DOKUMENT =
____________

Donald Trumps Zollpolitik ist der zentrale Pfeiler seines "America First"-Versprechens. Die Strafabgaben gegen andere Länder gelten für ihn und viele seiner Wähler als Symbol der Stärke, Selbstbehauptung und wirtschaftlicher Unabhängigkeit. Jetzt aber gerät genau diese Strategie ins Wanken: Zwei Gerichte haben die Zölle für rechtswidrig erklärt. Ein Berufungsgericht hob ihre Anordnungen im Eilverfahren vorerst wieder auf.

Was nach juristischen Detailfragen klingt, könnte sich als politische Zäsur entpuppen. Denn die Urteile stellen nicht nur Trumps Wirtschaftskurs infrage. Sie berühren den Kern seines Machtverständnisses. Was bedeutet das für die USA, die Märkte und die Demokratie? Im Gespräch mit t-online warnt der Ökonom Rüdiger Bachmann vor zu früher Entwarnung.

t-online: Herr Bachmann, gleich zwei Gerichte – das Handelsgericht in New York und ein Bundesgericht in Washington – haben Donald Trumps Zollpolitik deutlich zurückgewiesen. Ist damit jetzt alles gut?

Rüdiger Bachmann: Nein, alles gut ist deshalb weiterhin nichts. Natürlich war das aber erst einmal eine gute Nachricht, auch für die Märkte, die entsprechend positiv reagiert haben. Die Urteile richteten sich schließlich nicht nur gegen eine einzelne Maßnahme von Trump. Im Prinzip wurden sämtliche seiner Zölle, insbesondere die 10-Prozent-Basiszölle, aufgehoben. Übrig geblieben sind nur noch die Zölle aus Gründen der nationalen Sicherheit, etwa auf Autos und Stahl. Das ist eine deutliche juristische Niederlage für Trumps Zollpolitik und ökonomisch zunächst einmal erfreulich.

Aber fürs Aufatmen ist es trotzdem zu früh, sagen Sie?

Richtig. Denn wir haben weiterhin das, was Ökonomen "Trade Policy Uncertainty", also Handelsunsicherheit, nennen. Das ist ein feststehender Begriff in der Fachliteratur. Gemeint ist damit die Unsicherheit, wie es weitergeht. Durch die Urteile ist sie paradoxerweise sogar noch einmal gestiegen. Unklarheit gab es bislang schon, weil keiner weiß, was bei den vielen Abkommen, die gerade verhandelt wurden, herauskommen wird. Jetzt kommt noch juristische Unsicherheit hinzu, also, wie der weitere Weg durch die Gerichte verlaufen wird.

Weil die Trump-Regierung sofort in Berufung gegangen ist?

____________

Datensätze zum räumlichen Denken
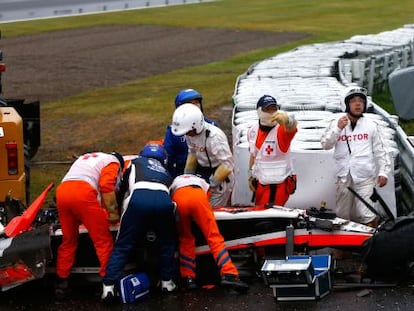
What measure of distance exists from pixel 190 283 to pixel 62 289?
1145 mm

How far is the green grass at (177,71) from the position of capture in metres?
15.8

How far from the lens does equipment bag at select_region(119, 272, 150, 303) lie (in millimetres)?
7832

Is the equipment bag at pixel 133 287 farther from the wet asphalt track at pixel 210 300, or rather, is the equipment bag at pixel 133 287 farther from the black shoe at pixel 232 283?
the black shoe at pixel 232 283

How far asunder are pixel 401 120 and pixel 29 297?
30.5 feet

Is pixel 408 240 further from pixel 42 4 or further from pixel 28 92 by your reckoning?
pixel 42 4

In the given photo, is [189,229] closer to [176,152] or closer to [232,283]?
[232,283]

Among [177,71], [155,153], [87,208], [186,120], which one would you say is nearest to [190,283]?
[87,208]

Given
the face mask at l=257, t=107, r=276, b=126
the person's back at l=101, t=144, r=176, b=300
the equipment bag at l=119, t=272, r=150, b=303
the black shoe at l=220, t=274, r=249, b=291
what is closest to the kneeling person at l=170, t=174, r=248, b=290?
the black shoe at l=220, t=274, r=249, b=291

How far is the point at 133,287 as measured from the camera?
25.8 ft

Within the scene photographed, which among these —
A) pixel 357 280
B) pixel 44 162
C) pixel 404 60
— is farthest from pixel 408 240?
pixel 404 60

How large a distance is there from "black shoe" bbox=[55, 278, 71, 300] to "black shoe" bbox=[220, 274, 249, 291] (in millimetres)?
1405

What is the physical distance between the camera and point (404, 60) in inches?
842

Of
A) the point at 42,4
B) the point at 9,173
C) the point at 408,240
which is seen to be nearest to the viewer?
the point at 408,240

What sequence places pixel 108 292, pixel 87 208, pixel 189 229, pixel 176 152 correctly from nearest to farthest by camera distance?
pixel 108 292, pixel 87 208, pixel 189 229, pixel 176 152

____________

Zähle alle Gerichte auf, die das Interview zu Trumps Zollpolitik erwähnt.

ENDGÜLTIGE ANTWORT =
- das Handelsgericht in New York
- ein Bundesgericht in Washington
- ein Berufungsgericht